Re: Supporting overhanging concrete
 
I think the question was about adding a cantilever to an existing slab, and I think the silence was a response to not knowing the answer. Maybe a sketch or drawing would clarify the question?

sjmeff 03-17-2010 06:47 AM

Re: Supporting overhanging concrete
 
Keith - this has been done by a few folks here. Here's the one that I first saw and that I copied on my build: http://www.fornobravo.com/forum/21/b...html#post39885

I raised the existing slab several inches and added a ~3" cantilever. I then put a granite slab on top of that (which overhangs about 1.5"). I arranged my rebar in a similar fashion to the photos above, though I had two pieces across the front rather than one.

S

lwalper 03-17-2010 07:59 AM

Re: Supporting overhanging concrete
 
Oh. The way sjmeff did it looks solid, with the rebar going farther back like that.

kebwi 03-17-2010 08:58 AM

Re: Supporting overhanging concrete
 
Quote:

Originally Posted by dmun (Post 84857)
I think the question was about adding a cantilever to an existing slab, and I think the silence was a response to not knowing the answer. Maybe a sketch or drawing would clarify the question?
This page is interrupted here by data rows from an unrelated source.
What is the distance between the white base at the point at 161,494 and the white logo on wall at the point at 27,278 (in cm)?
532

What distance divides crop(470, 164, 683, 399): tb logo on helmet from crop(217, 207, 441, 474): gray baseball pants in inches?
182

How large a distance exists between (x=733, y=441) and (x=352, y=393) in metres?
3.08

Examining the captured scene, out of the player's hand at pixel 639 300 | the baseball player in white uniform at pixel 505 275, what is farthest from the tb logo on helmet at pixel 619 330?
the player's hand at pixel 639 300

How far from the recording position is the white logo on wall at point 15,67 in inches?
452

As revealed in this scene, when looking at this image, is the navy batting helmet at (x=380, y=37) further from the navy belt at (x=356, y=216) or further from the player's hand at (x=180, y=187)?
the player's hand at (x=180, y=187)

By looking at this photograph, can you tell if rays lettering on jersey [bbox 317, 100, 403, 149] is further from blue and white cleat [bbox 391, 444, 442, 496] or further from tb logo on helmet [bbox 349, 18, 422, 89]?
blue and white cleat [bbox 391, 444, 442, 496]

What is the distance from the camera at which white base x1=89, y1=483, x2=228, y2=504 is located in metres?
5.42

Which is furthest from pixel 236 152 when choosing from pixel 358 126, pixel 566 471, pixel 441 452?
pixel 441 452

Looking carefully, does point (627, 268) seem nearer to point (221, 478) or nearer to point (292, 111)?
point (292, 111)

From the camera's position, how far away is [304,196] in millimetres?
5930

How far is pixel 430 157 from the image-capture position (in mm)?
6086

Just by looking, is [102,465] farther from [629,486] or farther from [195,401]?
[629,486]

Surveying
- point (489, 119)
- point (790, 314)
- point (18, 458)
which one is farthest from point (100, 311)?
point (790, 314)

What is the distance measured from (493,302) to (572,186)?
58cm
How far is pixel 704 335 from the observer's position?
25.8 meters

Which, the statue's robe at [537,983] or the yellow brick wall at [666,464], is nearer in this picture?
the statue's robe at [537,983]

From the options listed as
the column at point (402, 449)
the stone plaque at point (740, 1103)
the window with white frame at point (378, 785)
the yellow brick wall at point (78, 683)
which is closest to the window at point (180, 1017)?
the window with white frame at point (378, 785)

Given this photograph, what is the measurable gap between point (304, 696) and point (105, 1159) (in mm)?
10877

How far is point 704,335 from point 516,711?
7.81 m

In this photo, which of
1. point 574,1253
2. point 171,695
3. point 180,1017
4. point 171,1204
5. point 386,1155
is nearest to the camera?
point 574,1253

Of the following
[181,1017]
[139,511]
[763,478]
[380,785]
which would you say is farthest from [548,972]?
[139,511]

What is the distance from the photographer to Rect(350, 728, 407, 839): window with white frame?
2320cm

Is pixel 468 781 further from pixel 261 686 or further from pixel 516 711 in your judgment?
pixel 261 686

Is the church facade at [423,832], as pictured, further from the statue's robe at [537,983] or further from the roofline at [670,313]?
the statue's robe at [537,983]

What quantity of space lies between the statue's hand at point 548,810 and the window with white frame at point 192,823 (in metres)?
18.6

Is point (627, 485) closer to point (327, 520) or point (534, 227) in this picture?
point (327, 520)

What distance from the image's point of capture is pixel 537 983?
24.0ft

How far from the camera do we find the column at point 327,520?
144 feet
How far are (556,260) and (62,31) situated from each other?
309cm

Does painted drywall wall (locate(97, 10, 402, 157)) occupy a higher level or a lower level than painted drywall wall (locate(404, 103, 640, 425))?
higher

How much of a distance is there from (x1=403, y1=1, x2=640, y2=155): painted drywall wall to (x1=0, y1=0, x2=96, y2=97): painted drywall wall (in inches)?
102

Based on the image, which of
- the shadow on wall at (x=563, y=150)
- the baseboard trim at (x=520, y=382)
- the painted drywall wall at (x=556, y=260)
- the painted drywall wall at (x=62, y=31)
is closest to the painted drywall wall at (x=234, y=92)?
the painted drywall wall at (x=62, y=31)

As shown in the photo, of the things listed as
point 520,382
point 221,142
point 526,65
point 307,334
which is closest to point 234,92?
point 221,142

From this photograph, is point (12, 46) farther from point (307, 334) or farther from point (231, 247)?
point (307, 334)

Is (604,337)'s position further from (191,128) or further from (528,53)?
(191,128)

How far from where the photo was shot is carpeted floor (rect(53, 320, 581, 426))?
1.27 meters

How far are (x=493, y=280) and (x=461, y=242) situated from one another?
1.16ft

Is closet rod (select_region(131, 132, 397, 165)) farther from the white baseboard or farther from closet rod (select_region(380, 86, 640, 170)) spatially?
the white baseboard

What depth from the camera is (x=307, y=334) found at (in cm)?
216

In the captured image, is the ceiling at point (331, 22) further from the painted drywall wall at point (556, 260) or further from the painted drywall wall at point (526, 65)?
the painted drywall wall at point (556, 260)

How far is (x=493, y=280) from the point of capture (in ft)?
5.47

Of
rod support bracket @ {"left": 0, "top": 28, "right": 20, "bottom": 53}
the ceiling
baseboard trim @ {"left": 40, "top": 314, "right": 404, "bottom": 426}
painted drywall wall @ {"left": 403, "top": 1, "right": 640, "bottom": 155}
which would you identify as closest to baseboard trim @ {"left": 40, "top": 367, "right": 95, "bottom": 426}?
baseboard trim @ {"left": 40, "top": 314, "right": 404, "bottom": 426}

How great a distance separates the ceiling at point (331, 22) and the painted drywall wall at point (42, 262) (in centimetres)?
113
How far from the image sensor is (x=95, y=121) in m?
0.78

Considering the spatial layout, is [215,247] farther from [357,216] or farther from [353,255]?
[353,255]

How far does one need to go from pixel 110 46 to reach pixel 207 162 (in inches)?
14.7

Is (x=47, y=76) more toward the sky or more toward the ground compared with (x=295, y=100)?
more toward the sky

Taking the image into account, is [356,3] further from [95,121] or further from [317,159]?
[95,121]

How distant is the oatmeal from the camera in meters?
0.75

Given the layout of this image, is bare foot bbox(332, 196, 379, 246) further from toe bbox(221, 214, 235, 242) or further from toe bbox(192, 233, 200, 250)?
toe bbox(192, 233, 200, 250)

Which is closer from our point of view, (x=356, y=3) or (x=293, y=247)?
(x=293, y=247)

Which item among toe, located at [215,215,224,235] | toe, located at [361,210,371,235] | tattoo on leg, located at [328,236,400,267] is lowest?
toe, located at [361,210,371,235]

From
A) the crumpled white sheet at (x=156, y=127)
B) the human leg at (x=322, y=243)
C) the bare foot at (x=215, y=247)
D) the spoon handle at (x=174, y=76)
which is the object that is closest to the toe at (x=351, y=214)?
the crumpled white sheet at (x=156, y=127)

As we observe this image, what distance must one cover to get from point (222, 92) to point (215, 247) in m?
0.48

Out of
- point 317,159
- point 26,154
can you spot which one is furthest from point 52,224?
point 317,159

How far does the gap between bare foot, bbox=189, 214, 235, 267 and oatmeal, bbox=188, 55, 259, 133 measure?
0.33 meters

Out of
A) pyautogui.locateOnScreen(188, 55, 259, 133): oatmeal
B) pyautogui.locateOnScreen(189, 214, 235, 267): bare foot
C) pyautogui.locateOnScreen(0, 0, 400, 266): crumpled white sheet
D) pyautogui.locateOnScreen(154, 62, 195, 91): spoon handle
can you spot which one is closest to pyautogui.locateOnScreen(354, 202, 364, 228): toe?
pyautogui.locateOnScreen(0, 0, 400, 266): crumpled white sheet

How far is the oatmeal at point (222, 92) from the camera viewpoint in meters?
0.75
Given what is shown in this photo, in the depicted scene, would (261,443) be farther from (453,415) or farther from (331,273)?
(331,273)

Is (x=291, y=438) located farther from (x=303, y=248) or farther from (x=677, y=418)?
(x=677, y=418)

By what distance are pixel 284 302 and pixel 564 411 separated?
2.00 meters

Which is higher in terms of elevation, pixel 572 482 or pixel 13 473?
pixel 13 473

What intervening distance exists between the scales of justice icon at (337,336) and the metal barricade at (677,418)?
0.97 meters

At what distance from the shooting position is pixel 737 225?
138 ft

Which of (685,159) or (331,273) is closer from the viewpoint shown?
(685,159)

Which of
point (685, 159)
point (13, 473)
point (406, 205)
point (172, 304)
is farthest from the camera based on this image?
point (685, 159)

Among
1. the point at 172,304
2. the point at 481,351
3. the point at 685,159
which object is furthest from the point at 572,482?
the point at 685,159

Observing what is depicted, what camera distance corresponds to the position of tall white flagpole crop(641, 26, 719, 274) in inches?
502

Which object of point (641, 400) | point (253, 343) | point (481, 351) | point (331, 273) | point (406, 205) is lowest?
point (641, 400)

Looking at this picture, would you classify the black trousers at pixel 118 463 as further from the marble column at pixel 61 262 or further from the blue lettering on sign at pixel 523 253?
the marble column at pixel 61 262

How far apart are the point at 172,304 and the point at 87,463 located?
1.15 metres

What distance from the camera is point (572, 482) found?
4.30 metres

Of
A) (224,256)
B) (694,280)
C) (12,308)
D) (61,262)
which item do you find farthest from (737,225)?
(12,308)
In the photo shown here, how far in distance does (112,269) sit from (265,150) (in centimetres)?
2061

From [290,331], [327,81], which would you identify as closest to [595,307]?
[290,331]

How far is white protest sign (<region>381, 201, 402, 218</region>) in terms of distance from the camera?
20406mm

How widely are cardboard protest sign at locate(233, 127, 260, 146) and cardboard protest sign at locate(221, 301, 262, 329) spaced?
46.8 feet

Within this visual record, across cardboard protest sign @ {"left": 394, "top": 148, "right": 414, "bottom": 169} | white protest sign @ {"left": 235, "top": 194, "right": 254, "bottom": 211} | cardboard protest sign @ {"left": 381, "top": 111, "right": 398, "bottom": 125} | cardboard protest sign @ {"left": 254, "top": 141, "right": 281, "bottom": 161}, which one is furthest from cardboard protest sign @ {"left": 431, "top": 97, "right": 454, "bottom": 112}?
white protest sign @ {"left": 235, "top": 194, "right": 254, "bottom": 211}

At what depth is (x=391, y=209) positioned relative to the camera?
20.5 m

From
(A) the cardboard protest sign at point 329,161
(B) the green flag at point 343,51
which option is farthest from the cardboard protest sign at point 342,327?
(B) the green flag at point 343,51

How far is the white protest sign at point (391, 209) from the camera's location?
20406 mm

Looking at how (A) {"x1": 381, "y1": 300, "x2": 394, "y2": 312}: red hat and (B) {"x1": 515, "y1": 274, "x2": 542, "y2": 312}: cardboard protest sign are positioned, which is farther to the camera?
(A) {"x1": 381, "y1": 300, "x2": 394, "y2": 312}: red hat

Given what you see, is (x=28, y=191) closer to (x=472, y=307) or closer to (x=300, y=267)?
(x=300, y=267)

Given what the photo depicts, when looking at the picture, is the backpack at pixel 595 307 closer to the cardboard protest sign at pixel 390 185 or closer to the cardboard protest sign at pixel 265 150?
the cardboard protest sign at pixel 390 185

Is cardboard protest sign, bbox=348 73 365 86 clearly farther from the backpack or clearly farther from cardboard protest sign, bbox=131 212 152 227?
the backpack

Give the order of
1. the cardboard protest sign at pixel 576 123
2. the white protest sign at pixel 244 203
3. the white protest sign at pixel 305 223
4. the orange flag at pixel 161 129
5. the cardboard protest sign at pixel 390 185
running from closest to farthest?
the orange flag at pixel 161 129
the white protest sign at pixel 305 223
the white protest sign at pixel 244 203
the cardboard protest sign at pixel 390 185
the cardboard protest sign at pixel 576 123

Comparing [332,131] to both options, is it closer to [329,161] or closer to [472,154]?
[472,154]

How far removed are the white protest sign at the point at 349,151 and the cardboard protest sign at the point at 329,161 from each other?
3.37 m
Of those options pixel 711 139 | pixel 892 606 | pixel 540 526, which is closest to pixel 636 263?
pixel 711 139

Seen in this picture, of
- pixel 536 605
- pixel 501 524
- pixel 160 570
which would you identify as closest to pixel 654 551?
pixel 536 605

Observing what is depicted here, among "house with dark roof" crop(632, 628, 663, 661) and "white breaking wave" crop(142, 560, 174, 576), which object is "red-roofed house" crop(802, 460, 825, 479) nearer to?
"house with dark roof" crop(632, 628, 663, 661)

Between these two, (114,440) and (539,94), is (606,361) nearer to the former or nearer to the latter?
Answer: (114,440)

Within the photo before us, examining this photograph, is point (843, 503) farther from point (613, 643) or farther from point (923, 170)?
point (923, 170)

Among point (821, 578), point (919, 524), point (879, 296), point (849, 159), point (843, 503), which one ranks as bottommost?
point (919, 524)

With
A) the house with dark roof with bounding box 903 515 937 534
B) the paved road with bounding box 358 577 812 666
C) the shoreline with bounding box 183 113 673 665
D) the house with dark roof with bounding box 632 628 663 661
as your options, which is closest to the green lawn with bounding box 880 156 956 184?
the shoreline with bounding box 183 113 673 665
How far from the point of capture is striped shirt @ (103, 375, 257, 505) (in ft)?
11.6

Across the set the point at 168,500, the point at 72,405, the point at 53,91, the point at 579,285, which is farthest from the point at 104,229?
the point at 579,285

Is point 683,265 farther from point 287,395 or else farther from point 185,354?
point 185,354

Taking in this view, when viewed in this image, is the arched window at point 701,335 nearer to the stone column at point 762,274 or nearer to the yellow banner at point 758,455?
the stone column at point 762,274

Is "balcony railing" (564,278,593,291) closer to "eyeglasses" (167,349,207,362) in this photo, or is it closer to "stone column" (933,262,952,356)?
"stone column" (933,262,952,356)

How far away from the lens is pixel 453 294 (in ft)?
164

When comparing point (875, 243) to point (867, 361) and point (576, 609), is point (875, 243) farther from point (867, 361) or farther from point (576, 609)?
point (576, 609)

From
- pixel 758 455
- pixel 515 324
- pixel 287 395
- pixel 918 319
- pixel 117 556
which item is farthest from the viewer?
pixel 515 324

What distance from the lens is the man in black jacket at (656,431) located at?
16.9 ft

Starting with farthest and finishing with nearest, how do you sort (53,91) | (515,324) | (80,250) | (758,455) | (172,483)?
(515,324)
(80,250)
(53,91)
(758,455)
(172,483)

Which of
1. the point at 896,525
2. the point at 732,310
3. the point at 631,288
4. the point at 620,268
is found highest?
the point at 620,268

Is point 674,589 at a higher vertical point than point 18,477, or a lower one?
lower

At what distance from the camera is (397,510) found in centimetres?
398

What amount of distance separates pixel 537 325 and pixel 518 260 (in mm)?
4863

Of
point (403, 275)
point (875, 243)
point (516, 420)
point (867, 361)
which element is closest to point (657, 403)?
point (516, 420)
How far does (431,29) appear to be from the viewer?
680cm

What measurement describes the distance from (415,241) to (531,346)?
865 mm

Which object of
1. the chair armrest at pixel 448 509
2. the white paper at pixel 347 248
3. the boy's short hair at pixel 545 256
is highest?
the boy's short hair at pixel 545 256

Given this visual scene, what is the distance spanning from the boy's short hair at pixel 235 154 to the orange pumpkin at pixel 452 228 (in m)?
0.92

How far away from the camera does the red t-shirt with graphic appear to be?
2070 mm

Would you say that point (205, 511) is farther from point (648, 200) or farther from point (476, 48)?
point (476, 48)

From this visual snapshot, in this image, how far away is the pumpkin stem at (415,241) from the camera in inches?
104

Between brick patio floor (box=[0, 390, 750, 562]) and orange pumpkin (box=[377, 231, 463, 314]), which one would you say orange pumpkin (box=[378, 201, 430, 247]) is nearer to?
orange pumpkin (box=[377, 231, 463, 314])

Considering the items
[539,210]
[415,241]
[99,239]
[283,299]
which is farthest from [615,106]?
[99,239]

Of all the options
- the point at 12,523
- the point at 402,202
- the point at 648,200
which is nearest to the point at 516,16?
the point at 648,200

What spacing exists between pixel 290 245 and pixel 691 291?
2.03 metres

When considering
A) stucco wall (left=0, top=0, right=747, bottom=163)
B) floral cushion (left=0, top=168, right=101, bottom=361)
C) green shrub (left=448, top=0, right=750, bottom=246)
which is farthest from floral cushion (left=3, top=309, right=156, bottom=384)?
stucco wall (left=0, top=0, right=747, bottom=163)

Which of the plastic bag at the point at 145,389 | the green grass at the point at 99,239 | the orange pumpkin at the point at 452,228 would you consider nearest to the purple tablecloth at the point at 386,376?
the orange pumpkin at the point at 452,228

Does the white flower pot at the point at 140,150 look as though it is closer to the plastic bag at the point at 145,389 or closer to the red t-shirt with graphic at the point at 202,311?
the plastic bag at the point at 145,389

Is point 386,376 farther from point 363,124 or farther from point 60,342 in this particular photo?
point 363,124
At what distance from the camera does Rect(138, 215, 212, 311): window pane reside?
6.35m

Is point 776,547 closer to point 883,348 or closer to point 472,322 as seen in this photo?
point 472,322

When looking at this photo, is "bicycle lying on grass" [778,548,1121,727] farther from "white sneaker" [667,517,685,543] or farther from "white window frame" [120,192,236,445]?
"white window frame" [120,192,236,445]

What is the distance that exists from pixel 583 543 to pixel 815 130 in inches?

Fair enough, I'll get back to you. Thanks.

Wiley 03-17-2010 10:56 AM

Re: Supporting overhanging concrete
 
Keith,
Short answer (well short for me anyway). Easy to do, just keep in mind that concrete is good in compression and poor in tension. So place your rebar in the top 1/4 to 1/3 of the slab as in your cantilever that is where the tension lies. Placing it in the center (the force neutral area) works to hold the cracked/broken pieces together but otherwise is far less efffective in actually preventing a break in the first place. As for quantity of rebar, more is better and if you can, bend a hook in the ends. Or if you have access to a welder weld a piece of rebar across the ends of the extending rebar. This will not only be stronger but easier to orient in the slab and hold in position while pouring the slab.

Hope this helps,
Wiley

kebwi 03-17-2010 11:47 AM

Re: Supporting overhanging concrete
 
Is 3/8" rebar sufficient for a six to eight inch overhang or should I use 1/2"?

Wiley 03-17-2010 12:42 PM

Re: Supporting overhanging concrete
 
You can probably get by with 3/8 inch (especially if you are bending hooks in the ends) More important is how many pieces and their position in the finished slab, personally (as in what I would do if I were doing it) I would not use less than a piece every 12 inches and would think more on the order of every 8 inches would be better. And like I said in the top 1/4 to 1/3 of the slab.

If this was Haiti then you wouldn't use any at all. The Haitian method would work, well sort of, for a while, until it didn't. Rebar is fairly inexpensive and so I would err on the side of "more". I tend to over build. But then in case of earthquake I expect it to be there afterward.